▶ _Records provided_:
* begin *

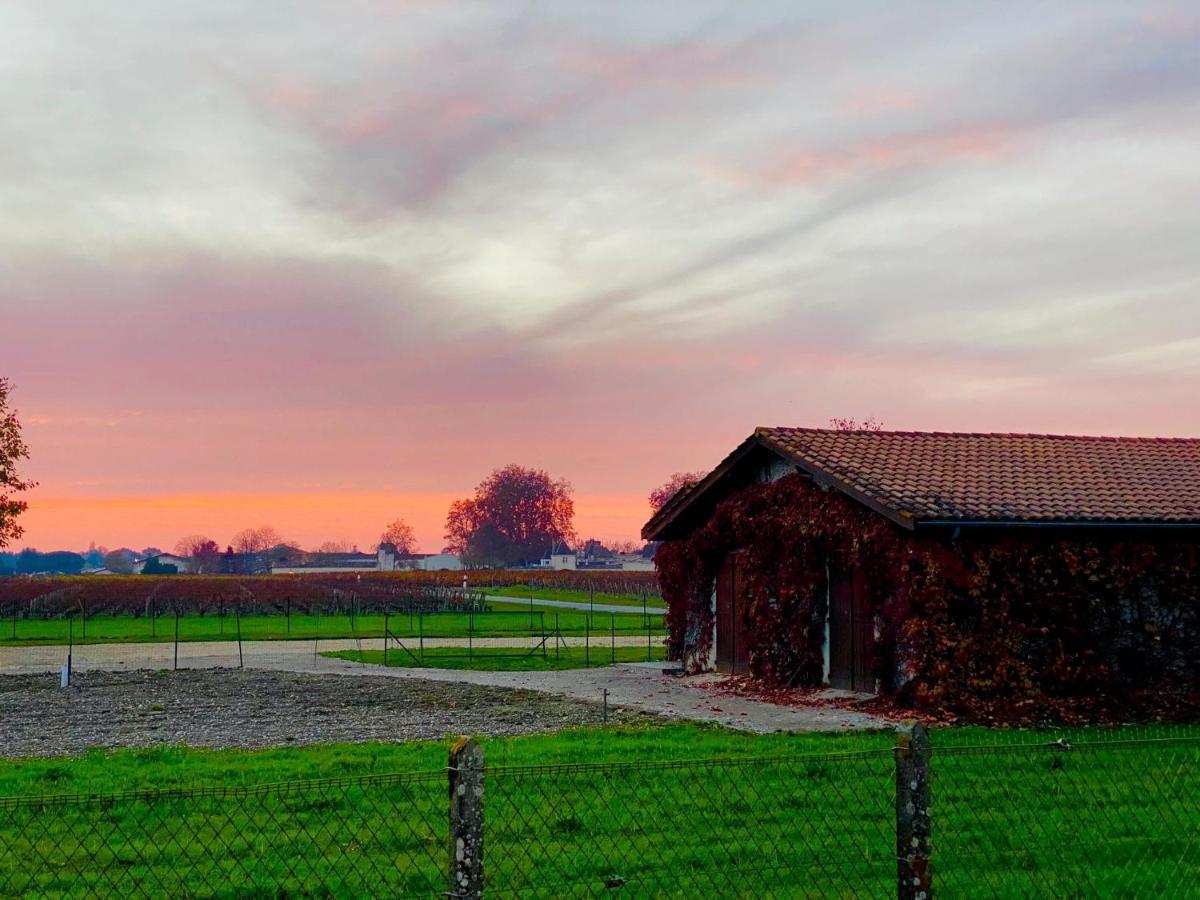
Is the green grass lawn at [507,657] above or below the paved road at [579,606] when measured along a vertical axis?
above

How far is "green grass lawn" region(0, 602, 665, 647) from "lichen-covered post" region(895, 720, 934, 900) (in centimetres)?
3467

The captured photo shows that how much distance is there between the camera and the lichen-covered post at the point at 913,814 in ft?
20.8

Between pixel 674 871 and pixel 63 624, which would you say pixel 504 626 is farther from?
pixel 674 871

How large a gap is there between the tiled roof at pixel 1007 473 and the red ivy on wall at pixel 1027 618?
59 cm

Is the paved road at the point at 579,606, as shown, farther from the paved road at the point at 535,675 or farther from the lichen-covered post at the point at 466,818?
the lichen-covered post at the point at 466,818

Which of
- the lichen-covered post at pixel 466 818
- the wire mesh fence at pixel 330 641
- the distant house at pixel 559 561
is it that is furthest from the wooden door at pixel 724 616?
the distant house at pixel 559 561

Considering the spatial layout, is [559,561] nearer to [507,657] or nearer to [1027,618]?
[507,657]

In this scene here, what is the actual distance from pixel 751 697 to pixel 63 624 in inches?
1844

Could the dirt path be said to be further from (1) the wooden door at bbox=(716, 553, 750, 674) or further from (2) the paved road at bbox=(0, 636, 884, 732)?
(1) the wooden door at bbox=(716, 553, 750, 674)

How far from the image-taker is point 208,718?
20812mm

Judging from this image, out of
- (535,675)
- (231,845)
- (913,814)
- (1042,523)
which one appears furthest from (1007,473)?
(913,814)

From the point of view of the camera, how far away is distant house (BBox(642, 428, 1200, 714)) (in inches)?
805

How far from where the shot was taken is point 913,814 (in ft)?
20.8

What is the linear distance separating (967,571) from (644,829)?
39.4ft
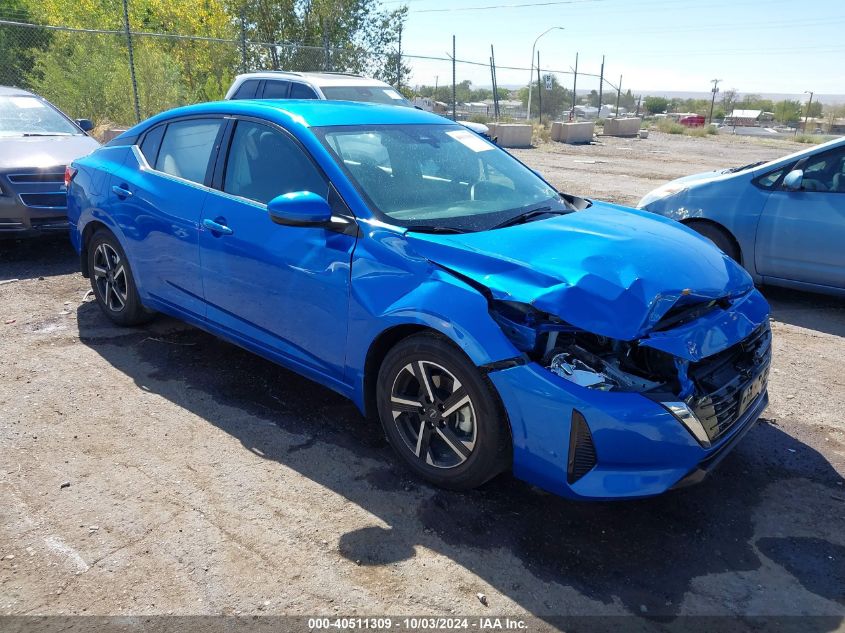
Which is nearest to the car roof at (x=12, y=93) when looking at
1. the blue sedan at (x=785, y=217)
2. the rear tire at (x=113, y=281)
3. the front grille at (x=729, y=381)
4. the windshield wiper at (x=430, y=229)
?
Answer: the rear tire at (x=113, y=281)

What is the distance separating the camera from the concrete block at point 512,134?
2198 centimetres

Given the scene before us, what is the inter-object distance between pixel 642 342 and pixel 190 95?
17.6m

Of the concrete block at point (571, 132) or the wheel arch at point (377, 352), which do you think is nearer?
the wheel arch at point (377, 352)

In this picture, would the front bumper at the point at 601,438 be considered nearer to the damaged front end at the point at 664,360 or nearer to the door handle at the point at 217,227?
the damaged front end at the point at 664,360

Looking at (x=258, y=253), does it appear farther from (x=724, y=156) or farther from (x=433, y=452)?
(x=724, y=156)

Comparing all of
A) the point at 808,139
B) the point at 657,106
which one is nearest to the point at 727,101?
the point at 657,106

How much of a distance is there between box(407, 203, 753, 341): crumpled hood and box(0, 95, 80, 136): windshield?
22.4 ft

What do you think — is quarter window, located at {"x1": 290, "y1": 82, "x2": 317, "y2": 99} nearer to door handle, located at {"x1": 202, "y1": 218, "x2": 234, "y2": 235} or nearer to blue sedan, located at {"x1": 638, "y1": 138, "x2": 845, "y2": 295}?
blue sedan, located at {"x1": 638, "y1": 138, "x2": 845, "y2": 295}

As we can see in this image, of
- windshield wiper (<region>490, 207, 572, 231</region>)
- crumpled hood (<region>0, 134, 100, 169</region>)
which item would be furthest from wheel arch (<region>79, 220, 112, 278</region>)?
windshield wiper (<region>490, 207, 572, 231</region>)

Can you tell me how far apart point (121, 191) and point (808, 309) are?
584 centimetres

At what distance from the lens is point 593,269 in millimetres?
3123

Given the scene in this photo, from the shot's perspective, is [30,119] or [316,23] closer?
[30,119]

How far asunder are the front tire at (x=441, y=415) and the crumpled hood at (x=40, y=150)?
18.5ft

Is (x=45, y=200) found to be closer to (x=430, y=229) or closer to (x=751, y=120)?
(x=430, y=229)
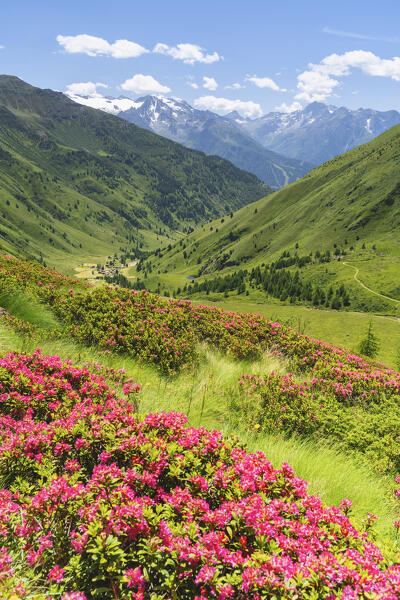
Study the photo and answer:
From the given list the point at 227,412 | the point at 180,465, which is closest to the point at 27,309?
the point at 227,412

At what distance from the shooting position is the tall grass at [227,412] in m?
6.36

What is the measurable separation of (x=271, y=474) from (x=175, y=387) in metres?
5.61

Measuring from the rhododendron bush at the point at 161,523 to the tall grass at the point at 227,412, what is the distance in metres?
1.63

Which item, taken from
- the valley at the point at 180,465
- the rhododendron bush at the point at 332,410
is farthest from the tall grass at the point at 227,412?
the rhododendron bush at the point at 332,410

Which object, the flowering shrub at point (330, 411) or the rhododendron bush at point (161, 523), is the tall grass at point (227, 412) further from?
the rhododendron bush at point (161, 523)

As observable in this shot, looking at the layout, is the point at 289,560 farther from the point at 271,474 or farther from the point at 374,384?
the point at 374,384

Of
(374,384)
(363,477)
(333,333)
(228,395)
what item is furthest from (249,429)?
(333,333)

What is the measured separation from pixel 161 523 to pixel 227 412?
18.4ft

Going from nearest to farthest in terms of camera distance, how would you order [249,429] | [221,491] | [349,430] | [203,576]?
1. [203,576]
2. [221,491]
3. [249,429]
4. [349,430]

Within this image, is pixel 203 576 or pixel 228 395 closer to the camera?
pixel 203 576

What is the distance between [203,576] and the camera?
3320mm

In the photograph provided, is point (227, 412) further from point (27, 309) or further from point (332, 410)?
point (27, 309)

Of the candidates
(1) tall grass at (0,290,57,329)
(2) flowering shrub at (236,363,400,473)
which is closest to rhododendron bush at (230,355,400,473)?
(2) flowering shrub at (236,363,400,473)

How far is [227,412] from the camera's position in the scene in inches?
366
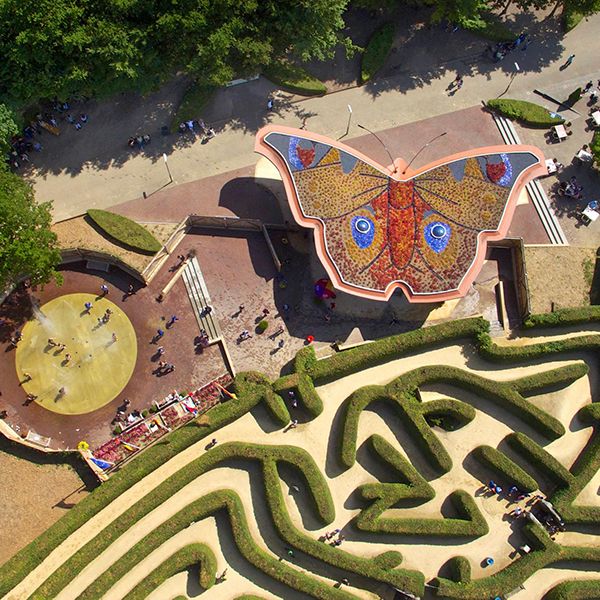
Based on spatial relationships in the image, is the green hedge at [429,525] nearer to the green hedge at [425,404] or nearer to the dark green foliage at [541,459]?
the green hedge at [425,404]

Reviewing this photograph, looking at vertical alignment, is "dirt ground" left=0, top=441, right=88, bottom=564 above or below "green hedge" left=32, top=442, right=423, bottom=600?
above

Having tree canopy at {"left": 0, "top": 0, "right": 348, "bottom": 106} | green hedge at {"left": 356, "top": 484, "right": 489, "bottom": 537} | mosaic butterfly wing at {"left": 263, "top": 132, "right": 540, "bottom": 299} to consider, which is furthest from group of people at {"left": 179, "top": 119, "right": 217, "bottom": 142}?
green hedge at {"left": 356, "top": 484, "right": 489, "bottom": 537}

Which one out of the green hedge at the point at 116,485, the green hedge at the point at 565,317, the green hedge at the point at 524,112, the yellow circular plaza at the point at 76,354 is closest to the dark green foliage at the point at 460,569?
the green hedge at the point at 116,485

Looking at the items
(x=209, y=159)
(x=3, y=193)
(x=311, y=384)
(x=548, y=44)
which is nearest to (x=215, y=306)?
(x=311, y=384)

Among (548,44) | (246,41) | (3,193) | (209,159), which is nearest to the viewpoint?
(3,193)

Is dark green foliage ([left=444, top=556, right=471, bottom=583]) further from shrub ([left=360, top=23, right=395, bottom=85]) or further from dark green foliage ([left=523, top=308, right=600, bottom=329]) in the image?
shrub ([left=360, top=23, right=395, bottom=85])

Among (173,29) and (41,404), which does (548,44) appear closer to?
(173,29)

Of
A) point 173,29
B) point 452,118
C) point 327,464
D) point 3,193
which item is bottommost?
point 327,464
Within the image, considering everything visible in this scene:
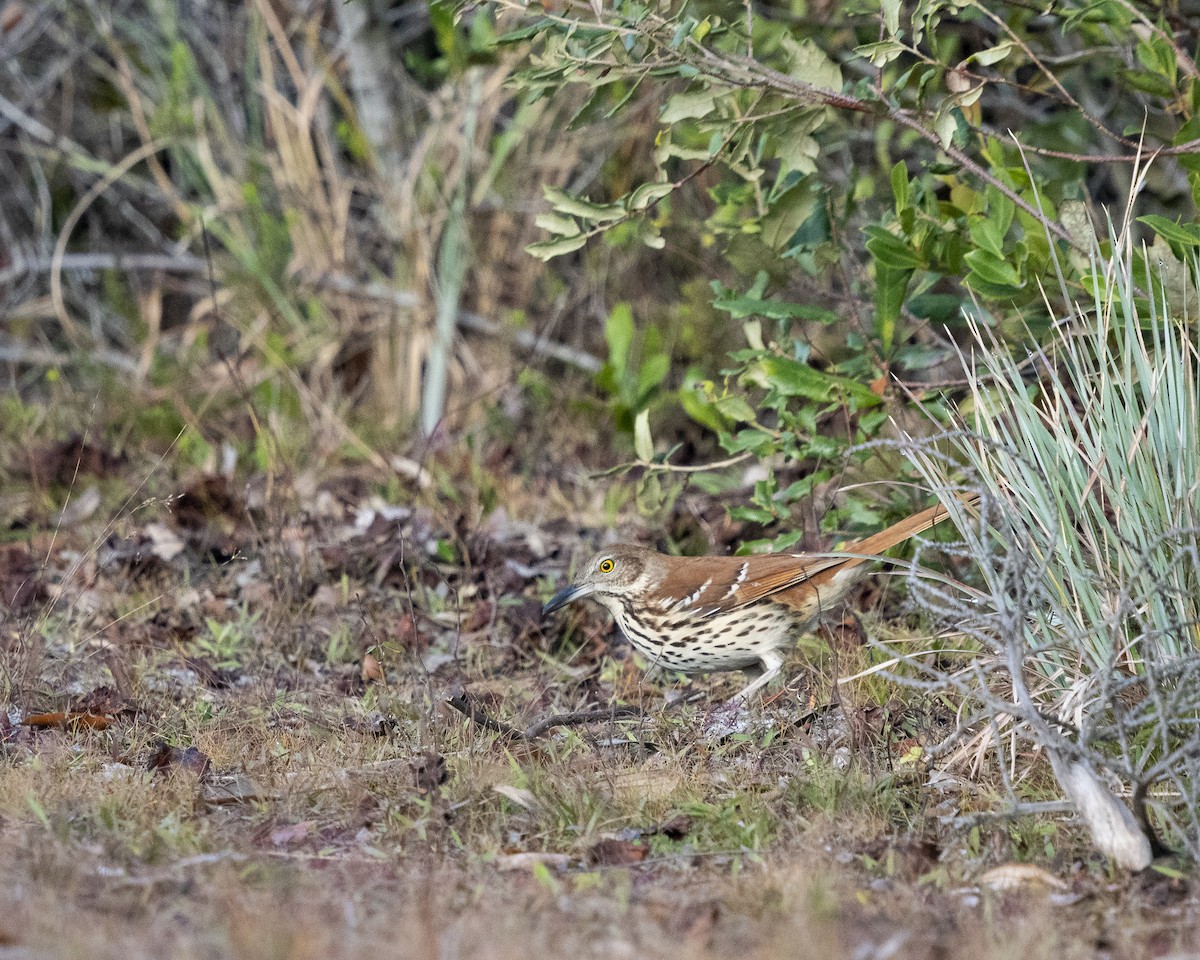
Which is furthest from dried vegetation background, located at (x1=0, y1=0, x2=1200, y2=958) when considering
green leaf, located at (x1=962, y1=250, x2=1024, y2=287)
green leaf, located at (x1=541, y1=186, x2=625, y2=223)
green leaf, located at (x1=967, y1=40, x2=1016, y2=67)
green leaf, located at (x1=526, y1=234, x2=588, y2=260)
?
green leaf, located at (x1=967, y1=40, x2=1016, y2=67)

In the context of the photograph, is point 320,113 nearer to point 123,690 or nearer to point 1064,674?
point 123,690

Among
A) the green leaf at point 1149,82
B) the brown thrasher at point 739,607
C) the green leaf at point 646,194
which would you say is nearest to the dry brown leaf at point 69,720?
the brown thrasher at point 739,607

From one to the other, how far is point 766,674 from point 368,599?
153 cm

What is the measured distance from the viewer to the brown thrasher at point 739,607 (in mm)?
4070

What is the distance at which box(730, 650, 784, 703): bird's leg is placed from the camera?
4012 mm

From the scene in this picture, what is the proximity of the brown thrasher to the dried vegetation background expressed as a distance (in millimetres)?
153

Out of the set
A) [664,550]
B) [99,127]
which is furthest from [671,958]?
[99,127]

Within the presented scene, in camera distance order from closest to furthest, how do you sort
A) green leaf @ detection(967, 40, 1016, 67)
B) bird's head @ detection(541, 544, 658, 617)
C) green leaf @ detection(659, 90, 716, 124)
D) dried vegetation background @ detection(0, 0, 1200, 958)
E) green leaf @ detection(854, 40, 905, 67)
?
dried vegetation background @ detection(0, 0, 1200, 958) → green leaf @ detection(854, 40, 905, 67) → green leaf @ detection(967, 40, 1016, 67) → green leaf @ detection(659, 90, 716, 124) → bird's head @ detection(541, 544, 658, 617)

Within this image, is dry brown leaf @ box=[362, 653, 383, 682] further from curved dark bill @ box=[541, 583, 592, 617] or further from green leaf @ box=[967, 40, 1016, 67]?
green leaf @ box=[967, 40, 1016, 67]

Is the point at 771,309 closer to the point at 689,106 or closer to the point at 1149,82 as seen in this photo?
the point at 689,106

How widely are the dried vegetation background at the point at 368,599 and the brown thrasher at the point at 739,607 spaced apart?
0.15 meters

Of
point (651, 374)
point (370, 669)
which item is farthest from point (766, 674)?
point (651, 374)

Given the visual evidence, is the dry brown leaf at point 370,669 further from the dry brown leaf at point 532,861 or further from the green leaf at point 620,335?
the green leaf at point 620,335

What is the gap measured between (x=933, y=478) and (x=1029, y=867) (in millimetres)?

* end *

▶ _To be done_: Put the material that opens with the line containing "Which is nearest to the car" and closes with the line containing "Answer: the rear tire at (x=113, y=281)", both lines included, into a two-column CSV with the header text,answer. Write one row for each text-and-answer pair, with each value in a single quoted field and its line breaks replaced by spaces.

▶ _Answer to the task_:
text,answer
"Which is nearest to the car roof at (x=12, y=93) when looking at 1. the blue sedan at (x=785, y=217) 2. the rear tire at (x=113, y=281) 3. the front grille at (x=729, y=381) 4. the windshield wiper at (x=430, y=229) ?","Answer: the rear tire at (x=113, y=281)"